Built for the unique 9-out-of-10-women-affected world of PBC — to support liver function alongside UDCA, never replace it.
Primary biliary cholangitis (PBC) is one of those autoimmune diseases hardly anyone talks about — except for the women who have it. It almost exclusively affects middle-aged women, attacks the small bile ducts inside the liver, and progresses slowly until it doesn’t. The mainstay treatment, ursodeoxycholic acid (UDCA), works for many but not all. And the symptoms that often define daily life — relentless fatigue and maddening pruritus (itch) — frequently aren’t addressed at all.
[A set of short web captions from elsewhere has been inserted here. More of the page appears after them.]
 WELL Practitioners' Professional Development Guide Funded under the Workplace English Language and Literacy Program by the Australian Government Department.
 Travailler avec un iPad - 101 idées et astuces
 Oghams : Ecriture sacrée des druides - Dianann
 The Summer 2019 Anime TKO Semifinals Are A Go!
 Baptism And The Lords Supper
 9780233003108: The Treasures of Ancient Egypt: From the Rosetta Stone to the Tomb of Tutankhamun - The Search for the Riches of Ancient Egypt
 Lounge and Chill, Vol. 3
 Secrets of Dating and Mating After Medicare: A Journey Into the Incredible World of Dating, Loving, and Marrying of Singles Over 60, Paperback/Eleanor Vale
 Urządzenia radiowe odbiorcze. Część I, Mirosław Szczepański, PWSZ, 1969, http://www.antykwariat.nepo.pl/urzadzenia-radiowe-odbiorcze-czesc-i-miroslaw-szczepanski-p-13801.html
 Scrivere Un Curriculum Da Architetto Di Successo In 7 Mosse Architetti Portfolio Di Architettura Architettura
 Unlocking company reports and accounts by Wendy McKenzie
This recipe was built for the early-phase PBC window, when adjunctive nutritional support has the most leverage. It does not replace UDCA. It works alongside it.
| ⏱ Prep: 5 min | 👥 Serves: 1 | 💚 Goal: Hepatic support | ⭐⭐ Intermediate |
A Disease Hiding Behind “Just Tired”
Most women diagnosed with PBC remember the same scene. They’re exhausted in a way coffee can’t fix. Their skin itches at night for no reason. Their liver enzymes come back abnormal on a routine blood draw. Then a hepatologist runs an antimitochondrial antibody (AMA) test — and ninety-five percent of PBC patients are AMA-positive.
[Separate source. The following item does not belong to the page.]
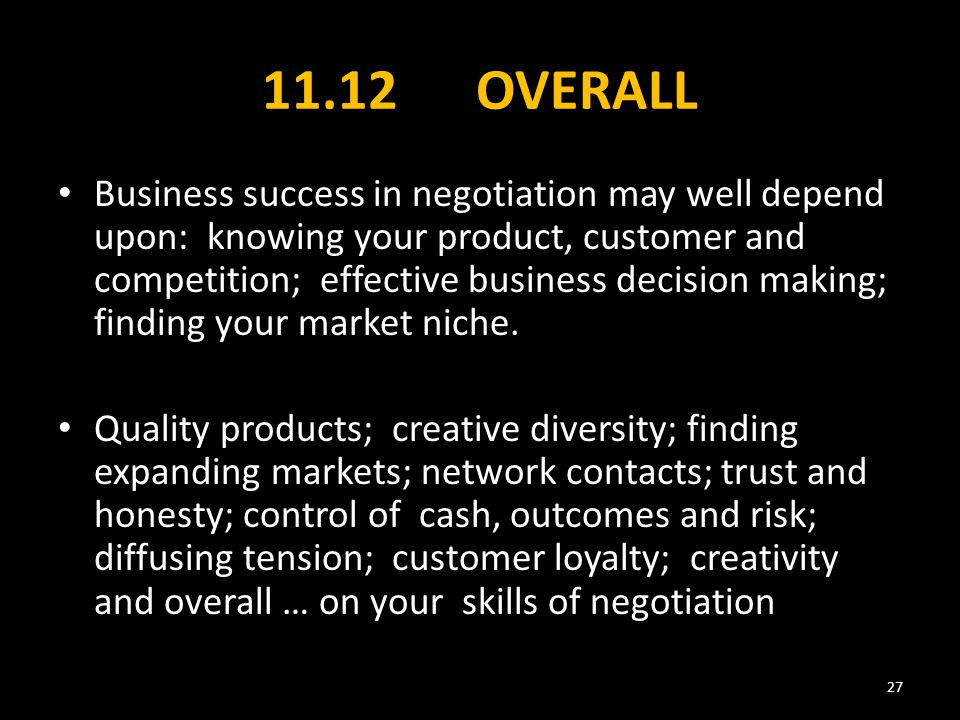 11.12 OVERALL Business success in negotiation may well depend upon: knowing your product, customer and competition; effective business decision making; finding your market niche.
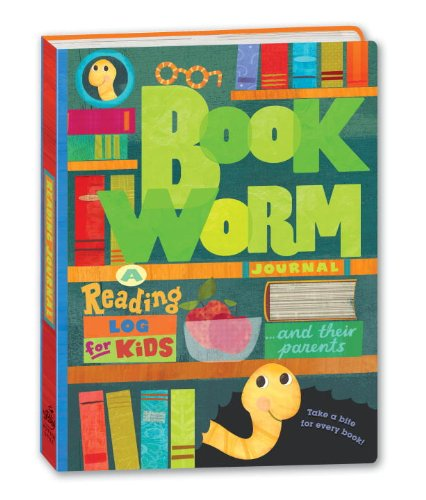 Bookworm Journal A Reading Log for Kids (and Their Parents)  2010 9780307408266 Front Cover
PBC was originally called “primary biliary cirrhosis” — a name that was changed in 2015 because it scared patients with a word (“cirrhosis”) that didn’t reflect early disease. Today, the prognosis is dramatically better than it used to be: with UDCA, most patients live near-normal lifespans. But that’s the medical story. The lived story is different.
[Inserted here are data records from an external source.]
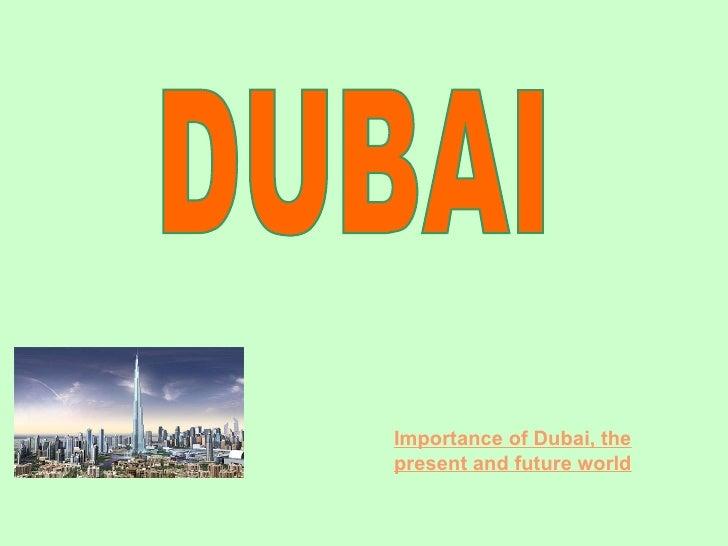 DUBAI Importance of Dubai, the present and future world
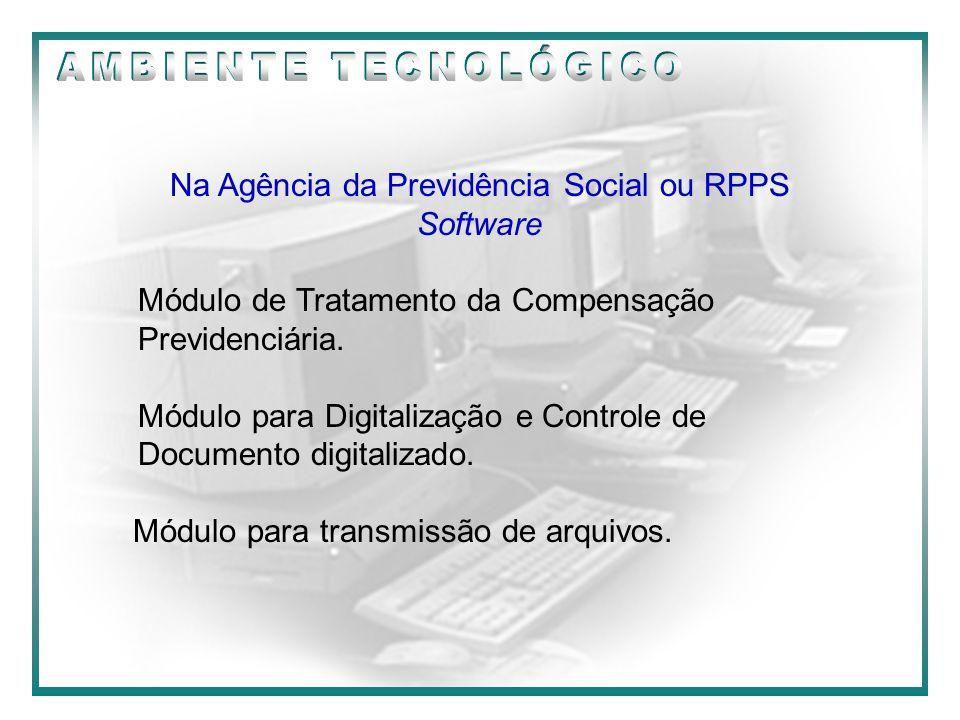 Na Agência da Previdência Social ou RPPS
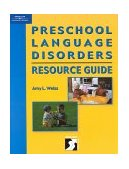 Preschool Language Disorders Resource Guide Specific Language Impairment 1st 2000 9780769300290 Front Cover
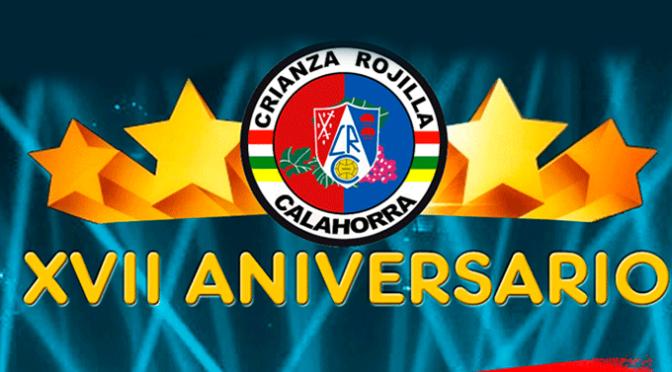 Dos días para celebrar el XVII aniversario de la Crianza Rojilla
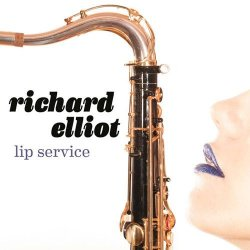 Richard Elliot - Lip Service (2014)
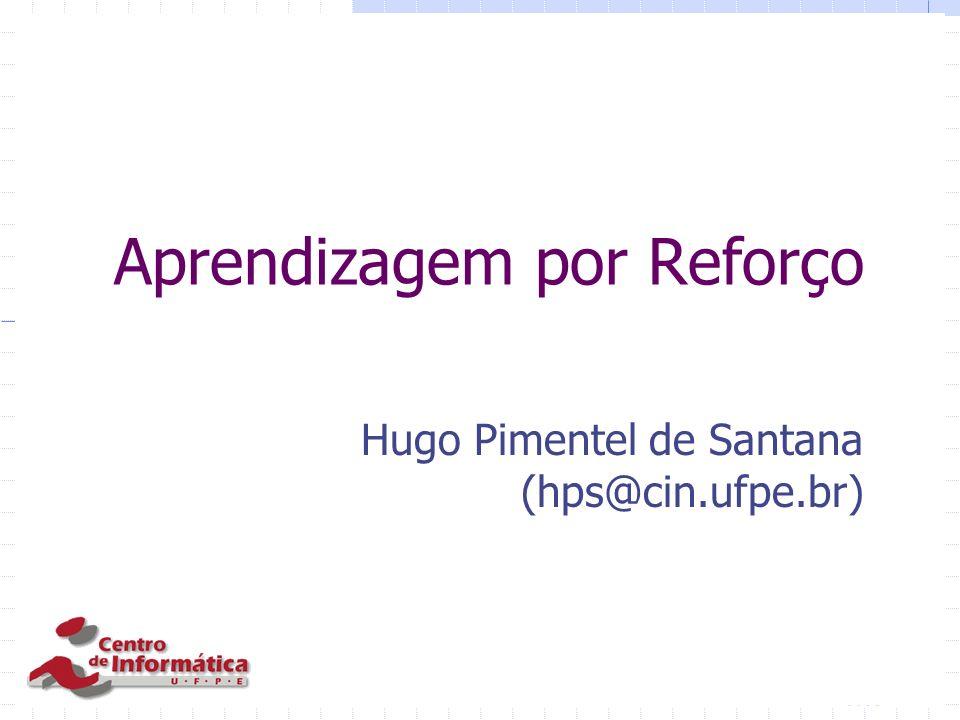 Aprendizagem por Reforço Hugo Pimentel de Santana (hps@cin.ufpe.br)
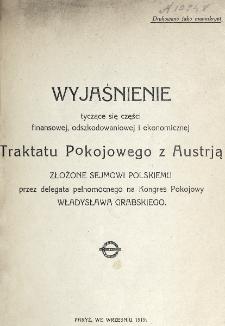 Wyjaśnienie tyczące się części finansowej, odszkodowaniowej i ekonomicznej Traktatu Pokojowego z Austrją złożone Sejmowi Polskiemu przez delegata pełnomocnego na Kongres Pokojowy Władysława Grabskiego.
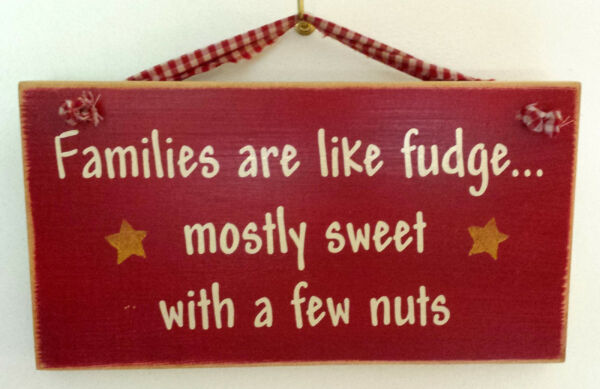 Country Rustic Humorous Wood Sign - Families are like fudge mostly sweet...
The fatigue doesn’t care that your enzymes are responding to UDCA. The pruritus can wake you at 3 AM. Vitamin D and fat-soluble vitamin deficiencies are common. Bone health declines. This is exactly where nutrition earns its place — coordinated carefully with hepatology.
Why This Cocktail Works (According to Science)
PBC is autoimmune destruction of small bile ducts, which means impaired bile flow, oxidative stress on hepatocytes, and frequently low fat-soluble vitamins. Four ingredients in this elixir target those exact pathways.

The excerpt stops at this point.